Ein politischer Zankapfel: Die Zukunft der abschlagsfreien Frührente
Die Debatte um die sogenannte „Rente mit 63“ hat sich zu einer zentralen Belastungsprobe für die schwarz-rote Koalition entwickelt. Was ursprünglich als Teil eines umfassenden Rentenreformpakets gedacht war, sorgt nun für erhebliche Unruhe innerhalb der CDU. Während die Parteispitze um Bundeskanzler Friedrich Merz an den Empfehlungen der Rentenkommission festhalten will, formiert sich aus den ostdeutschen Bundesländern massiver Widerstand gegen die geplante Abschaffung der abschlagsfreien Frührente nach 45 Beitragsjahren.
Der Kern des Streits: Ein „Gesamtkunstwerk“ unter Druck
Die Rentenkommission hatte im Juni ein umfangreiches Reformpaket vorgelegt, das unter anderem vorsieht, die abschlagsfreie Frührente zu streichen. Bundesarbeitsministerin Bärbel Bas (SPD) bezeichnete das Ergebnis als „Gesamtkunstwerk“. Die Logik dahinter: Das Paket sei als ausgewogenes Gesamtkonzept angelegt, bei dem die Herausnahme einzelner Punkte die Tragfähigkeit des gesamten Kompromisses gefährden könnte.

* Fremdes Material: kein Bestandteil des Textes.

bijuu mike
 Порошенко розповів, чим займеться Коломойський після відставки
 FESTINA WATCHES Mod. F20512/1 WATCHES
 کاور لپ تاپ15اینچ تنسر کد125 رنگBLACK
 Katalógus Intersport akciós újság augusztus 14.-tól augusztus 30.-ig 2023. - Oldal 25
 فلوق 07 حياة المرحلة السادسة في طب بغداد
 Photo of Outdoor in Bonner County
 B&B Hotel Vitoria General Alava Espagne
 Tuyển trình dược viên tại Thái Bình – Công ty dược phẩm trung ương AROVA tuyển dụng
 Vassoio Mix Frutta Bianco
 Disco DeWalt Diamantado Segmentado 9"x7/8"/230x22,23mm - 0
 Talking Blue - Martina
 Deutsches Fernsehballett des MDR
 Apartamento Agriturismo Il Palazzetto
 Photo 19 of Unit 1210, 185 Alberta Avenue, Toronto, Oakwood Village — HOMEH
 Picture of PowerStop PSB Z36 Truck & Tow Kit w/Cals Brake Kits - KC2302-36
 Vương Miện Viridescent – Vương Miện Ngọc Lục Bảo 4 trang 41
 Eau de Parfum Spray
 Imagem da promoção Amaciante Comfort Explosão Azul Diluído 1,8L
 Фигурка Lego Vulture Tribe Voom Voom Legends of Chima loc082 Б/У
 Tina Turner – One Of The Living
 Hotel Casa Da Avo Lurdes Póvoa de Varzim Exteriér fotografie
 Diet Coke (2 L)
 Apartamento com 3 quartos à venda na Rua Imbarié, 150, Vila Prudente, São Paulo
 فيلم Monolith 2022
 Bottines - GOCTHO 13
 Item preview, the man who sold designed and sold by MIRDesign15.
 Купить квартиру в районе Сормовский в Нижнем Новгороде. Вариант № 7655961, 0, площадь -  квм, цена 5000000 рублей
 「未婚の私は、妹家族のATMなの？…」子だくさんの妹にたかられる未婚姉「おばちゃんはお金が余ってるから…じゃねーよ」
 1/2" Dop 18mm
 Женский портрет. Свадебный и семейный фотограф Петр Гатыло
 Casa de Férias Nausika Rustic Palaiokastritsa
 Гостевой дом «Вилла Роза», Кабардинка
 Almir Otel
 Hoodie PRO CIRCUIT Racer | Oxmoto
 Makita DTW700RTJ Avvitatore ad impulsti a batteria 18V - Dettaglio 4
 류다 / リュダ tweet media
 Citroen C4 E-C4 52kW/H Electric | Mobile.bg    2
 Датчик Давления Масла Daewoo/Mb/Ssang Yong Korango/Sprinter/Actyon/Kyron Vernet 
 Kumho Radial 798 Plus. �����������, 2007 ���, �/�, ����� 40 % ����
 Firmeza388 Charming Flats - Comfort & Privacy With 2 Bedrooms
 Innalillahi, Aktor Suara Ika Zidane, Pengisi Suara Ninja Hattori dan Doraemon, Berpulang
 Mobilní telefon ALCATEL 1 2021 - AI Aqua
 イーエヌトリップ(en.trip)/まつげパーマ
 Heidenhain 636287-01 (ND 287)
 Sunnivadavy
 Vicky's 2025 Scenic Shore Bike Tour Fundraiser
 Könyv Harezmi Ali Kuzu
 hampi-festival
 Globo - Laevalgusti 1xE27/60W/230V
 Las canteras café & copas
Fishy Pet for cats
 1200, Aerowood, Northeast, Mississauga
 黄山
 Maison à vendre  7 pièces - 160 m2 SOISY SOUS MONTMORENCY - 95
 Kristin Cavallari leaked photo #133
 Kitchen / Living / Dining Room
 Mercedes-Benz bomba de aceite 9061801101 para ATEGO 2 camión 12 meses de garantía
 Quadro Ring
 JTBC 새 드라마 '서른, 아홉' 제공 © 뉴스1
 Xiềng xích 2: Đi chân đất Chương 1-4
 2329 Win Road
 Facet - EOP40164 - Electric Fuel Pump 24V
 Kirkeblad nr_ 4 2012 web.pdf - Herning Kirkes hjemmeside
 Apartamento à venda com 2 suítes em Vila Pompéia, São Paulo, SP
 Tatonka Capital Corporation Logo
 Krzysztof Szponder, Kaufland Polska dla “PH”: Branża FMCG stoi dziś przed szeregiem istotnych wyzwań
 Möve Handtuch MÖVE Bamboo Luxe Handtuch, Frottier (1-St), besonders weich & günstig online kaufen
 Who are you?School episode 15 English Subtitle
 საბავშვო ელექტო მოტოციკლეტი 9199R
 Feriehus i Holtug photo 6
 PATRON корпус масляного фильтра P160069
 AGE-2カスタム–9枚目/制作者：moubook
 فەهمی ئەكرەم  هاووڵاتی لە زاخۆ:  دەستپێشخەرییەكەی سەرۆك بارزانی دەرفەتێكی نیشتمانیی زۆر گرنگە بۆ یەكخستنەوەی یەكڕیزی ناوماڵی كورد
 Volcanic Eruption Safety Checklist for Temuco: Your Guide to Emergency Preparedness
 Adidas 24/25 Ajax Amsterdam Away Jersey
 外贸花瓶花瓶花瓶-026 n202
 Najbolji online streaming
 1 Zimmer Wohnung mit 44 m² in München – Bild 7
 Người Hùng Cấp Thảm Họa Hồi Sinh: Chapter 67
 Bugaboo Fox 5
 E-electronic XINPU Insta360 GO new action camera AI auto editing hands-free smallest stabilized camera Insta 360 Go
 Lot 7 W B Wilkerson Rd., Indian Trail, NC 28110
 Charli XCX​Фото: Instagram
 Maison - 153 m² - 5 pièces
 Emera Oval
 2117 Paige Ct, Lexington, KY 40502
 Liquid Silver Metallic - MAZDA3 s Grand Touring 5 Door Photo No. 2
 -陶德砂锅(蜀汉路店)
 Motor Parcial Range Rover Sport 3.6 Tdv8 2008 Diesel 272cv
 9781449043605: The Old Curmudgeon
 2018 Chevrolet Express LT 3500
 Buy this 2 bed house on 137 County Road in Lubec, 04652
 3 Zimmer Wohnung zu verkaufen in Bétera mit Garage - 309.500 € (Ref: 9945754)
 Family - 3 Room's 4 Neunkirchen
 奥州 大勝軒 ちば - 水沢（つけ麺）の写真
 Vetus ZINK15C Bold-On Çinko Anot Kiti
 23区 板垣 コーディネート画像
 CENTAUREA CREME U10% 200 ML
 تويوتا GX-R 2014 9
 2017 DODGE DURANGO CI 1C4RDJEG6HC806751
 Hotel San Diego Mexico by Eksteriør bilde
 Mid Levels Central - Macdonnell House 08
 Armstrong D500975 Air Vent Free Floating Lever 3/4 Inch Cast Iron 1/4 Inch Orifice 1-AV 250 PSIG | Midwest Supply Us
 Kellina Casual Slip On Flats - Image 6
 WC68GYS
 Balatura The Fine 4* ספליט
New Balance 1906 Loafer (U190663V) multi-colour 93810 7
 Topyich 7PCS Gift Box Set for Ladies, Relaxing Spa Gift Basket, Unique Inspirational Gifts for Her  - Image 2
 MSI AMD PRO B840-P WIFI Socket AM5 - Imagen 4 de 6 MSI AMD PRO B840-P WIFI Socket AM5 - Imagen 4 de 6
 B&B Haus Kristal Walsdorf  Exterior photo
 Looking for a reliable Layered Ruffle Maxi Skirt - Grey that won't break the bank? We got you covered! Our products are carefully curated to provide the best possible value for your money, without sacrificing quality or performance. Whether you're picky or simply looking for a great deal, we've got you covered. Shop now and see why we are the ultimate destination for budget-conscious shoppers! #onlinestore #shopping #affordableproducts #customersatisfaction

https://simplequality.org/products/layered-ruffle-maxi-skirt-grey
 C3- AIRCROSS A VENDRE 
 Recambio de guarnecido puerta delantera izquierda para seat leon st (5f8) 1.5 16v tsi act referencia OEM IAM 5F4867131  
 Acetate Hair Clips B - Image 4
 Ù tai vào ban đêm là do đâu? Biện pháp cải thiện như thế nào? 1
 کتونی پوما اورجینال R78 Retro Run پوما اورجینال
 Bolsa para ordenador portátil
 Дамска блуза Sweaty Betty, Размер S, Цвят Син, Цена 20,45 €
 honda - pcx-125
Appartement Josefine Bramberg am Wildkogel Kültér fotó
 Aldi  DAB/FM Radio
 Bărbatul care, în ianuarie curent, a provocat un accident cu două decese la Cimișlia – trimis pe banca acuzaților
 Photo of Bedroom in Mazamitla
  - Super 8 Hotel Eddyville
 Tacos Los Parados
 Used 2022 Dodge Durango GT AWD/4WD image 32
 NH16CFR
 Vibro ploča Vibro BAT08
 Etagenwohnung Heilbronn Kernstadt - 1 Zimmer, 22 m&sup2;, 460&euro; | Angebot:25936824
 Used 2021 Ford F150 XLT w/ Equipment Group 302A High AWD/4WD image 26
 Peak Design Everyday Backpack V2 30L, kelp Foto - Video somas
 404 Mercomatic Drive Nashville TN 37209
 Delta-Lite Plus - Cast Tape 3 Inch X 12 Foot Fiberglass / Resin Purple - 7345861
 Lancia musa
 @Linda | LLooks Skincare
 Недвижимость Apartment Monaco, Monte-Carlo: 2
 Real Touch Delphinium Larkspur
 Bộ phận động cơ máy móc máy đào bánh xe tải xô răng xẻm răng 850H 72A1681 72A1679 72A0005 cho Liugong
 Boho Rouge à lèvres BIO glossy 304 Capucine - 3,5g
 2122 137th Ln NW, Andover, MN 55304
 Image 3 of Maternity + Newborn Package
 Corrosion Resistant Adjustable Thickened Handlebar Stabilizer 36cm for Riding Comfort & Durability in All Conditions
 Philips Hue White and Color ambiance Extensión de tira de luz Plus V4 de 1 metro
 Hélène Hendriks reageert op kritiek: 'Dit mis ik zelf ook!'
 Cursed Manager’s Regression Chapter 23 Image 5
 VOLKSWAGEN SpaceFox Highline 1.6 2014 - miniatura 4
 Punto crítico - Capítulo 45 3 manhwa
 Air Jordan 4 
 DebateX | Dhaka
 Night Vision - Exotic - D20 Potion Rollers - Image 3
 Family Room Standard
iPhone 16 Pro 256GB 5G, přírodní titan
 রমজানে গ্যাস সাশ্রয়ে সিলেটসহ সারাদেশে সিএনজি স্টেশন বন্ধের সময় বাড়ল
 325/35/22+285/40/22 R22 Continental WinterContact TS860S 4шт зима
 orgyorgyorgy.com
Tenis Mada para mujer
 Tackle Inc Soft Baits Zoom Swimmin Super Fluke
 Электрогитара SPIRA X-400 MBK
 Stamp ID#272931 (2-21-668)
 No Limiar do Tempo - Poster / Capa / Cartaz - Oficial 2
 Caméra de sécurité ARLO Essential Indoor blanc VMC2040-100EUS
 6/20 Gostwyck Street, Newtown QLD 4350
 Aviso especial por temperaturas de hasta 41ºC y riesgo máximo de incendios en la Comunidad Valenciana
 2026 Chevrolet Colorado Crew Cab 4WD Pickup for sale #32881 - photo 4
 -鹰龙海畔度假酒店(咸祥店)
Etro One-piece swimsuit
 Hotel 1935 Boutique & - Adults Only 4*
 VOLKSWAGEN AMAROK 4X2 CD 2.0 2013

Dennoch zeigt sich Bas im ZDF-Sommerinterview offen für eine Diskussion, sollte die Union ihre Position ändern. Sie betont jedoch, dass die SPD die Frühverrentung zwar historisch eingeführt habe, um Menschen mit sehr langen Erwerbsbiografien einen früheren Ausstieg zu ermöglichen, die aktuellen Kommissionsvorschläge jedoch gute Perspektiven für kommende Generationen böten.
Widerstand aus den ostdeutschen Ländern
Besonders deutlich wird der interne Konflikt durch einen Brandbrief der ostdeutschen CDU-Ministerpräsidenten Michael Kretschmer (Sachsen), Sven Schulze (Sachsen-Anhalt) und Mario Voigt (Thüringen) an Bundeskanzler Merz. Ihre Botschaft ist unmissverständlich: Wer 45 Jahre lang in das Rentensystem eingezahlt habe, habe seine Leistung erbracht. An diesem Grundsatz wolle man festhalten.
Dieser Vorstoß trifft auf die strikte Haltung der CDU-Führung. Sowohl Unionsfraktionschef Thorsten Frei als auch die Generalsekretärin Franziska Hoppermann unterstreichen, dass die Reform als Ganzes umgesetzt werden müsse. Auch der CDU-Bundestagsabgeordnete Pascal Reddig, der selbst Mitglied der Rentenkommission war, warnt davor, das Paket aufgrund von Wahlkampfängsten aufzuschnüren. Er bezeichnet die abschlagsfreie Frührente als sozial wenig zielgenau und zu kostenintensiv.
Perspektiven und soziale Schutzrenten
Anstelle der bisherigen Regelung schlägt die Kommission eine zielgenauere Alternative vor: eine soziale Schutzrente. Diese soll rentennahen Personen zugutekommen, die aus gesundheitlichen Gründen ihren langjährigen Beruf nicht mehr ausüben können. Hierfür ist eine Gesundheitsprüfung vorgesehen, um den Zugang gezielter zu steuern.
Wie geht es weiter?
Die Zeit drängt, denn Friedrich Merz hat das Ziel ausgegeben, die Empfehlungen der Rentenkommission bis zum Jahresende umzusetzen. Bisher liegen jedoch noch keine konkreten Gesetzentwürfe vor. Die politische Gemengelage bleibt angespannt, insbesondere da im September Landtagswahlen in Sachsen-Anhalt, Mecklenburg-Vorpommern und Berlin anstehen. Ob die Koalition an ihrem ursprünglichen Plan festhalten kann oder ob der Druck aus den Ländern zu einer inhaltlichen Anpassung führt, bleibt abzuwarten. Die SPD-Chefin Bas hat die Union dazu aufgefordert, ihre internen Differenzen zeitnah zu klären, um die Handlungsfähigkeit der Regierung in dieser zentralen Zukunftsfrage zu wahren.